Given exercise: State how many lines of the items below contain the word "which", and give only the number.

Record extracts:
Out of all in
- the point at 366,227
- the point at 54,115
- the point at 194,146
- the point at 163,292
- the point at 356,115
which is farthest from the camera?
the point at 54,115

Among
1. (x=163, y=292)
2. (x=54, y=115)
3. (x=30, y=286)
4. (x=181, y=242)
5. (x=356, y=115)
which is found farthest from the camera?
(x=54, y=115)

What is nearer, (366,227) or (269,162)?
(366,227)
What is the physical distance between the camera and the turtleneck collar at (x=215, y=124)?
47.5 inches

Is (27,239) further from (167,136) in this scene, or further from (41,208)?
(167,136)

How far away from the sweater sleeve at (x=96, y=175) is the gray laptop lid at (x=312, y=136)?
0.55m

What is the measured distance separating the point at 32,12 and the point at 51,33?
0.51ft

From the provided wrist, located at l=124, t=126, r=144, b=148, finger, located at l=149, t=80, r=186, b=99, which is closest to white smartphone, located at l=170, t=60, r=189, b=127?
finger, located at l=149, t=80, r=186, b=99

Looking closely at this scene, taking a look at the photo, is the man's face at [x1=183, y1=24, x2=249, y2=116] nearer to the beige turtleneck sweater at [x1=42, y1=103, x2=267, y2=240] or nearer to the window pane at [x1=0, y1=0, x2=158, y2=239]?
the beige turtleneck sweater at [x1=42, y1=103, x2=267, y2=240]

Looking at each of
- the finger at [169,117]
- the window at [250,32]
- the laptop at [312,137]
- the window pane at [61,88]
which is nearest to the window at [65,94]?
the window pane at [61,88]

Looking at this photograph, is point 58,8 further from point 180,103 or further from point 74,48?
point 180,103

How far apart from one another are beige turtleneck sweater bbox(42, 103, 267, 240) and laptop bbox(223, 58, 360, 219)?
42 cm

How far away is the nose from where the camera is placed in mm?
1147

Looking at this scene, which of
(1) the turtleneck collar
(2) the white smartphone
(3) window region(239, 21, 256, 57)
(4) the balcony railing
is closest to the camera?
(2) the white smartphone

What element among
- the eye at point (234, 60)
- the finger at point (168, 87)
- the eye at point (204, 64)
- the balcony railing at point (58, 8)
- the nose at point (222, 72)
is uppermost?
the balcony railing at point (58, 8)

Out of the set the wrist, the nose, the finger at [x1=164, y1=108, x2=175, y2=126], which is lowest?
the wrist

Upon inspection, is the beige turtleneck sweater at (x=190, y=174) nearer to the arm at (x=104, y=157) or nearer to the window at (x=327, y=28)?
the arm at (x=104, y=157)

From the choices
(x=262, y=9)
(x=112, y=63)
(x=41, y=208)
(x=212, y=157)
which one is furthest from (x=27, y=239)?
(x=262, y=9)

...

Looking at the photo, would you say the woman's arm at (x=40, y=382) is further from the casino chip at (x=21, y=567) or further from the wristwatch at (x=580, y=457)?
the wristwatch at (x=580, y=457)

Result of the exercise: 7